Police say they will incorporate Thursday’s law-defying act by vigilante group Delta Force into syllabi of its training schools as a case study.
This is to make sure it does not happen again as enormous lessons have been learnt from the incident.
On Thursday, April 6, after a Kumasi Circuit Court judge had ordered the remand of 13 members of Delta Force, other members – who had come to court to witness the case – threatened the judge with abusive words and aided the escape of their accused colleagues.
Though eight persons were arrested and a bench warrant issued subsequently paid off with the 13 escapees turning themselves in, the Ashanti Regional Police Command says it has learnt a great deal from the incident.
“Go and check the annals of crime prosecution,” the Command’s Public Relations Officer, ASP Yaw Nketia Yeboah told TV3’s William Evans Nkum in an interview on Friday, a day after the incident.
“I don’t think anywhere in the world you would get a situation whereby an accused person has managed to escaped through a restricted area where only the judge is permitted to move or to enter the court or to recess the court,” he added.

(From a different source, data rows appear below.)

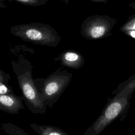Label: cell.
Returning a JSON list of instances; mask_svg holds the SVG:
<instances>
[{
	"instance_id": "cell-1",
	"label": "cell",
	"mask_w": 135,
	"mask_h": 135,
	"mask_svg": "<svg viewBox=\"0 0 135 135\" xmlns=\"http://www.w3.org/2000/svg\"><path fill=\"white\" fill-rule=\"evenodd\" d=\"M135 91V74L120 83L115 95L108 100L100 116L83 135H100L111 123L126 113Z\"/></svg>"
},
{
	"instance_id": "cell-2",
	"label": "cell",
	"mask_w": 135,
	"mask_h": 135,
	"mask_svg": "<svg viewBox=\"0 0 135 135\" xmlns=\"http://www.w3.org/2000/svg\"><path fill=\"white\" fill-rule=\"evenodd\" d=\"M11 65L18 82L21 96L28 110L34 114H44L47 106L38 93L32 75L33 66L30 61L23 57L12 61Z\"/></svg>"
},
{
	"instance_id": "cell-3",
	"label": "cell",
	"mask_w": 135,
	"mask_h": 135,
	"mask_svg": "<svg viewBox=\"0 0 135 135\" xmlns=\"http://www.w3.org/2000/svg\"><path fill=\"white\" fill-rule=\"evenodd\" d=\"M73 74L60 68L45 78L34 79L40 95L47 107L52 108L69 86Z\"/></svg>"
},
{
	"instance_id": "cell-4",
	"label": "cell",
	"mask_w": 135,
	"mask_h": 135,
	"mask_svg": "<svg viewBox=\"0 0 135 135\" xmlns=\"http://www.w3.org/2000/svg\"><path fill=\"white\" fill-rule=\"evenodd\" d=\"M10 32L14 36L35 44L56 47L60 43L61 36L50 25L30 23L12 26Z\"/></svg>"
},
{
	"instance_id": "cell-5",
	"label": "cell",
	"mask_w": 135,
	"mask_h": 135,
	"mask_svg": "<svg viewBox=\"0 0 135 135\" xmlns=\"http://www.w3.org/2000/svg\"><path fill=\"white\" fill-rule=\"evenodd\" d=\"M117 22L115 18L108 15H91L82 22L80 32L86 39H102L111 35V31Z\"/></svg>"
},
{
	"instance_id": "cell-6",
	"label": "cell",
	"mask_w": 135,
	"mask_h": 135,
	"mask_svg": "<svg viewBox=\"0 0 135 135\" xmlns=\"http://www.w3.org/2000/svg\"><path fill=\"white\" fill-rule=\"evenodd\" d=\"M23 99L22 96L15 94H0V110L10 114H17L24 109Z\"/></svg>"
},
{
	"instance_id": "cell-7",
	"label": "cell",
	"mask_w": 135,
	"mask_h": 135,
	"mask_svg": "<svg viewBox=\"0 0 135 135\" xmlns=\"http://www.w3.org/2000/svg\"><path fill=\"white\" fill-rule=\"evenodd\" d=\"M54 61H60L61 64L65 67L78 70L84 64V59L79 52L73 50H66L54 59Z\"/></svg>"
},
{
	"instance_id": "cell-8",
	"label": "cell",
	"mask_w": 135,
	"mask_h": 135,
	"mask_svg": "<svg viewBox=\"0 0 135 135\" xmlns=\"http://www.w3.org/2000/svg\"><path fill=\"white\" fill-rule=\"evenodd\" d=\"M30 127L38 135H69L60 128L51 125L32 123L30 124Z\"/></svg>"
},
{
	"instance_id": "cell-9",
	"label": "cell",
	"mask_w": 135,
	"mask_h": 135,
	"mask_svg": "<svg viewBox=\"0 0 135 135\" xmlns=\"http://www.w3.org/2000/svg\"><path fill=\"white\" fill-rule=\"evenodd\" d=\"M120 31L130 38L135 40V14L128 18L120 27Z\"/></svg>"
},
{
	"instance_id": "cell-10",
	"label": "cell",
	"mask_w": 135,
	"mask_h": 135,
	"mask_svg": "<svg viewBox=\"0 0 135 135\" xmlns=\"http://www.w3.org/2000/svg\"><path fill=\"white\" fill-rule=\"evenodd\" d=\"M1 128L8 135H30L23 129L12 123H1Z\"/></svg>"
},
{
	"instance_id": "cell-11",
	"label": "cell",
	"mask_w": 135,
	"mask_h": 135,
	"mask_svg": "<svg viewBox=\"0 0 135 135\" xmlns=\"http://www.w3.org/2000/svg\"><path fill=\"white\" fill-rule=\"evenodd\" d=\"M22 4L31 6H39L46 4L43 0H14Z\"/></svg>"
},
{
	"instance_id": "cell-12",
	"label": "cell",
	"mask_w": 135,
	"mask_h": 135,
	"mask_svg": "<svg viewBox=\"0 0 135 135\" xmlns=\"http://www.w3.org/2000/svg\"><path fill=\"white\" fill-rule=\"evenodd\" d=\"M13 90L11 86L8 83H5L0 81V94L13 93Z\"/></svg>"
},
{
	"instance_id": "cell-13",
	"label": "cell",
	"mask_w": 135,
	"mask_h": 135,
	"mask_svg": "<svg viewBox=\"0 0 135 135\" xmlns=\"http://www.w3.org/2000/svg\"><path fill=\"white\" fill-rule=\"evenodd\" d=\"M11 79V76L9 73L5 72L0 69V81L5 83H8Z\"/></svg>"
},
{
	"instance_id": "cell-14",
	"label": "cell",
	"mask_w": 135,
	"mask_h": 135,
	"mask_svg": "<svg viewBox=\"0 0 135 135\" xmlns=\"http://www.w3.org/2000/svg\"><path fill=\"white\" fill-rule=\"evenodd\" d=\"M6 0H0V8H5L7 7V5L5 3Z\"/></svg>"
},
{
	"instance_id": "cell-15",
	"label": "cell",
	"mask_w": 135,
	"mask_h": 135,
	"mask_svg": "<svg viewBox=\"0 0 135 135\" xmlns=\"http://www.w3.org/2000/svg\"><path fill=\"white\" fill-rule=\"evenodd\" d=\"M91 2L95 3H106L108 2V0H90Z\"/></svg>"
},
{
	"instance_id": "cell-16",
	"label": "cell",
	"mask_w": 135,
	"mask_h": 135,
	"mask_svg": "<svg viewBox=\"0 0 135 135\" xmlns=\"http://www.w3.org/2000/svg\"><path fill=\"white\" fill-rule=\"evenodd\" d=\"M129 6L130 7L132 8L133 9H135V1L129 3Z\"/></svg>"
},
{
	"instance_id": "cell-17",
	"label": "cell",
	"mask_w": 135,
	"mask_h": 135,
	"mask_svg": "<svg viewBox=\"0 0 135 135\" xmlns=\"http://www.w3.org/2000/svg\"><path fill=\"white\" fill-rule=\"evenodd\" d=\"M58 1H59L61 2H62V3H64L65 4H68V3L70 1V0H58Z\"/></svg>"
},
{
	"instance_id": "cell-18",
	"label": "cell",
	"mask_w": 135,
	"mask_h": 135,
	"mask_svg": "<svg viewBox=\"0 0 135 135\" xmlns=\"http://www.w3.org/2000/svg\"><path fill=\"white\" fill-rule=\"evenodd\" d=\"M43 1H44L45 2H47V1H49V0H43Z\"/></svg>"
}]
</instances>
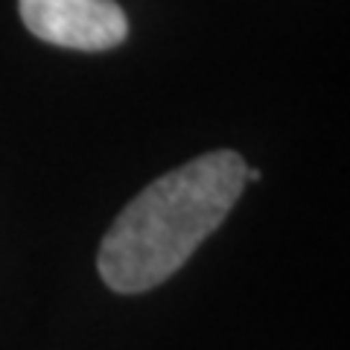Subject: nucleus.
Returning <instances> with one entry per match:
<instances>
[{
	"label": "nucleus",
	"mask_w": 350,
	"mask_h": 350,
	"mask_svg": "<svg viewBox=\"0 0 350 350\" xmlns=\"http://www.w3.org/2000/svg\"><path fill=\"white\" fill-rule=\"evenodd\" d=\"M245 161L231 149L207 152L161 175L131 199L100 245V278L137 295L172 278L231 213L245 190Z\"/></svg>",
	"instance_id": "nucleus-1"
},
{
	"label": "nucleus",
	"mask_w": 350,
	"mask_h": 350,
	"mask_svg": "<svg viewBox=\"0 0 350 350\" xmlns=\"http://www.w3.org/2000/svg\"><path fill=\"white\" fill-rule=\"evenodd\" d=\"M24 27L44 44L105 53L129 38V18L117 0H18Z\"/></svg>",
	"instance_id": "nucleus-2"
}]
</instances>
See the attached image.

“I know commanders of our academies and police training schools will incorporate it in case studies. We have learnt a lot from it.”
As regards, the eight immediately arrested after the incident, the Assistant Superintendent of Police said they are being questioned after which a “decision will then be taken as to what to do with them”.
For the 13 who turned themselves in, they are serving their remand and will reappear before court on April 20 as ordered by Justice Mary Senkyire.